Please arrange the records from the line with "By looking at" to the line with "85 centimetres", both included, as a Markdown table with the columns Row and Line, leaving out blank lines.

Extracted information:
━━━━━━━━━━━━━━━━

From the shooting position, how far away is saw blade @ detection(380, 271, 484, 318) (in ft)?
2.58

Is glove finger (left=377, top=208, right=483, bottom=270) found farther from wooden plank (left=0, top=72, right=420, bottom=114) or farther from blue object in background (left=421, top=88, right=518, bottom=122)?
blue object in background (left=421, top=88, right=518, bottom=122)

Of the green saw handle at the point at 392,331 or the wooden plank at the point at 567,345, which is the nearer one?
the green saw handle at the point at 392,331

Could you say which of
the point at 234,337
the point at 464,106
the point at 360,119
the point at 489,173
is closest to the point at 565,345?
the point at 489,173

━━━━━━━━━━━━━━━━

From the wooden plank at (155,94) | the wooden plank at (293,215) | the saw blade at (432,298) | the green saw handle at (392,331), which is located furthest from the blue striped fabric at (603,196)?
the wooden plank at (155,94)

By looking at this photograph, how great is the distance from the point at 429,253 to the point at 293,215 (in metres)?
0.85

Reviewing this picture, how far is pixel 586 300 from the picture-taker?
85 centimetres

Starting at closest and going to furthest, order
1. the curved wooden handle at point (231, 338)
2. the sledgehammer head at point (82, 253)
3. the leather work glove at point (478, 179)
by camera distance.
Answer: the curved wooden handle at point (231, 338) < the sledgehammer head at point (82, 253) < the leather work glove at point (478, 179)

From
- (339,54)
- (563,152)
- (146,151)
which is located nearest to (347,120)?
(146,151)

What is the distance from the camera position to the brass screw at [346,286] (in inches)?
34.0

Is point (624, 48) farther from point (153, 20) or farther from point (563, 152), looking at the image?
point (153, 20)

━━━━━━━━━━━━━━━━

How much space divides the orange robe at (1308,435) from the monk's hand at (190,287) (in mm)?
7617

━━━━━━━━━━━━━━━━

Solution to the exercise:
| Row | Line |
|---|---|
| 1 | By looking at this photograph, how great is the distance from the point at 429,253 to the point at 293,215 (in metres)? |
| 2 | 0.85 |
| 3 | Reviewing this picture, how far is pixel 586 300 from the picture-taker? |
| 4 | 85 centimetres |